Environ 5000 postes dans la production et l'administratif seront supprimés, tandis que 6000 seront externalisés. (Photo: 123RF)
Le sidérurgiste allemand Thyssenkrupp va supprimer des milliers d’emplois et réduire la production de ses hauts fourneaux, illustrant les déboires de l’acier européen plombé par la concurrence chinoise et embarqué dans une transition écologique complexe et coûteuse.
Le couperet est tombé lundi, une semaine après des résultats annuels alarmants: le premier sidérurgiste allemand va se séparer de 11 000 de ses 27 000 employés d’ici 2030.
Environ 5000 postes dans la production et l’administratif seront supprimés, tandis que 6000 seront externalisés, a indiqué Thyssenkrupp Steel, filiale phare du conglomérat Thyssenkrupp, l’un des plus vieux industriels allemands qui compte 98 000 salariés.
Les coûts salariaux seront aussi réduits d’en moyenne 10%, seule façon de «créer des perspectives à long terme» pour cette division en crise structurelle depuis plusieurs années, selon le directoire.

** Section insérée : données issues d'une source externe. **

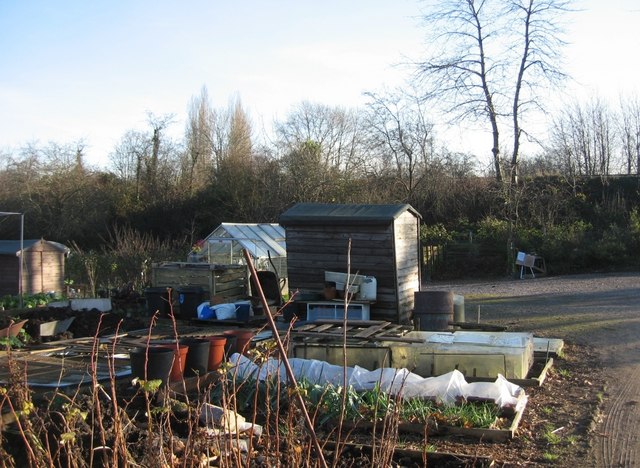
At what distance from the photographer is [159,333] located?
1205 centimetres

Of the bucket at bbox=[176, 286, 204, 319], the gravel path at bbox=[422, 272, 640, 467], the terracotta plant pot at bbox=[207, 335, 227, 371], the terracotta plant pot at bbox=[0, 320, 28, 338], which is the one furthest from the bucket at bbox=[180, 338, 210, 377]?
the bucket at bbox=[176, 286, 204, 319]

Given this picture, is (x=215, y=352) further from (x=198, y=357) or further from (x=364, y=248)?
(x=364, y=248)

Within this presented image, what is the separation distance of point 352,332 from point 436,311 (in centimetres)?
253

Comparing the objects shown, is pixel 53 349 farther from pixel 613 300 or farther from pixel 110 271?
pixel 613 300

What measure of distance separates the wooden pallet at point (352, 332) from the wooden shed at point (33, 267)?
9575mm

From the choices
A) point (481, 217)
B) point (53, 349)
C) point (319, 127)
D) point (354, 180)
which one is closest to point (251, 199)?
point (354, 180)

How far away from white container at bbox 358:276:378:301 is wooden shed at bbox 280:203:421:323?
27 centimetres

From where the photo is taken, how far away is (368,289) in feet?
40.4

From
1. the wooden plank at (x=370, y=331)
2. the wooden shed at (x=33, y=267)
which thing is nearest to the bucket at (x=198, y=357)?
the wooden plank at (x=370, y=331)

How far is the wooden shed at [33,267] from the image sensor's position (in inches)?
654

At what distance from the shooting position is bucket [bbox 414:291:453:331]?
11766 millimetres

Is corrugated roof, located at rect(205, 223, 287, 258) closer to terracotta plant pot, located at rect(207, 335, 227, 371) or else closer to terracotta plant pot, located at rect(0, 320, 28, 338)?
terracotta plant pot, located at rect(0, 320, 28, 338)

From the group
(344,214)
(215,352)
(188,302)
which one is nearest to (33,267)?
(188,302)

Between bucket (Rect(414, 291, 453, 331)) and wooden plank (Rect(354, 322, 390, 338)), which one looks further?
bucket (Rect(414, 291, 453, 331))
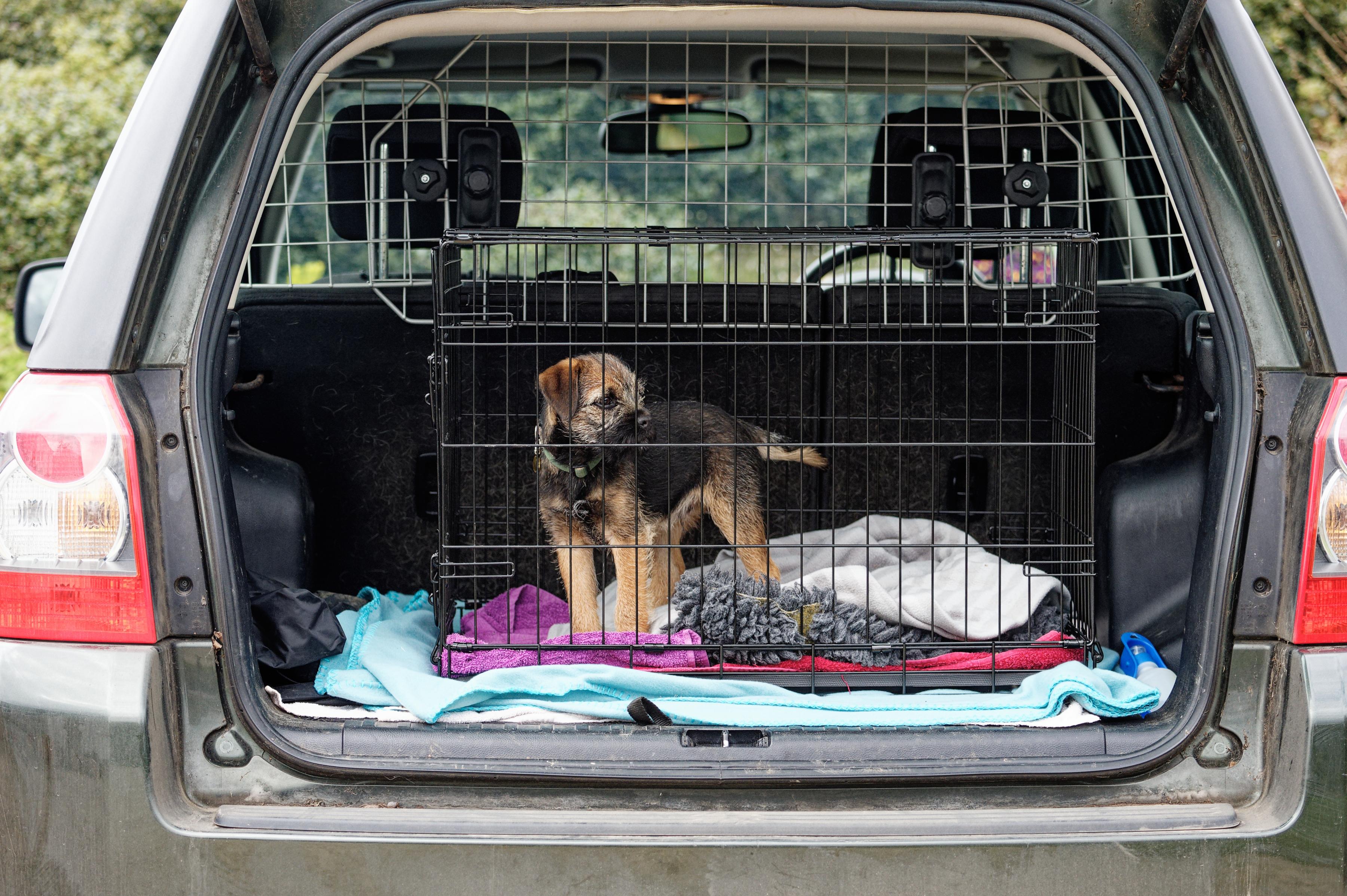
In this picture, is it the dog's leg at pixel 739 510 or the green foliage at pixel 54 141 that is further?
the green foliage at pixel 54 141

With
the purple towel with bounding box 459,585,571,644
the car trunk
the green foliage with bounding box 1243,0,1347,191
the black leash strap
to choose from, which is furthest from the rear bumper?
the green foliage with bounding box 1243,0,1347,191

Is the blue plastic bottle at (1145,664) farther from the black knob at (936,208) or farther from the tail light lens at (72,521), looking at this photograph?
the tail light lens at (72,521)

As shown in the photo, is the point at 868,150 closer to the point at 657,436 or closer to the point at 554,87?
the point at 554,87

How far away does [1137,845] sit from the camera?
5.80 ft

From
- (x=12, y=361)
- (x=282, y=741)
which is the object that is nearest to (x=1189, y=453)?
(x=282, y=741)

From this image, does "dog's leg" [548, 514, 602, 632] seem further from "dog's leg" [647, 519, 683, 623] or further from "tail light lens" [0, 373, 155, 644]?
"tail light lens" [0, 373, 155, 644]

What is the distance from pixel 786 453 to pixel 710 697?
1316 millimetres

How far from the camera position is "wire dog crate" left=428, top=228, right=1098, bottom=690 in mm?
2822

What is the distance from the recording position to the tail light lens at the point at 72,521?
184 cm

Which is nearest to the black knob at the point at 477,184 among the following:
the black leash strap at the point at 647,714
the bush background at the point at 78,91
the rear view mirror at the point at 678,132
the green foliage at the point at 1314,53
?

L’envolée des prix de l’énergie, particulièrement sensible en Allemagne dans le sillage de la guerre en Ukraine, a encore pesé sur les coûts de production.
«Concurrence déloyale»
«De plus en plus, les surcapacités et l’augmentation des importations à bas prix qui en résulte, notamment en provenance d’Asie, pèsent considérablement sur la compétitivité», justifie le sidérurgiste dans un communiqué.
Sur l’exercice 2023/2024, le chiffre d’affaires de la branche acier a fondu de 18%, aggravant la perte annuelle de l’ensemble du groupe (1,5 milliard d’euros).
Thyssenkrupp, comme les autres sidérurgistes implantés en Europe, met aussi en œuvre une complexe et coûteuse transition énergétique, de plus en plus menacée tant les entreprises du secteur peinent à dégager des profits.
Cette crise est inédite depuis celle de 2009, a alerté la fédération européenne de l’acier Eurofer en octobre.
Car la production est tombée au niveau le plus bas, non viable, d’environ 60% de la capacité des hauts fourneaux européens.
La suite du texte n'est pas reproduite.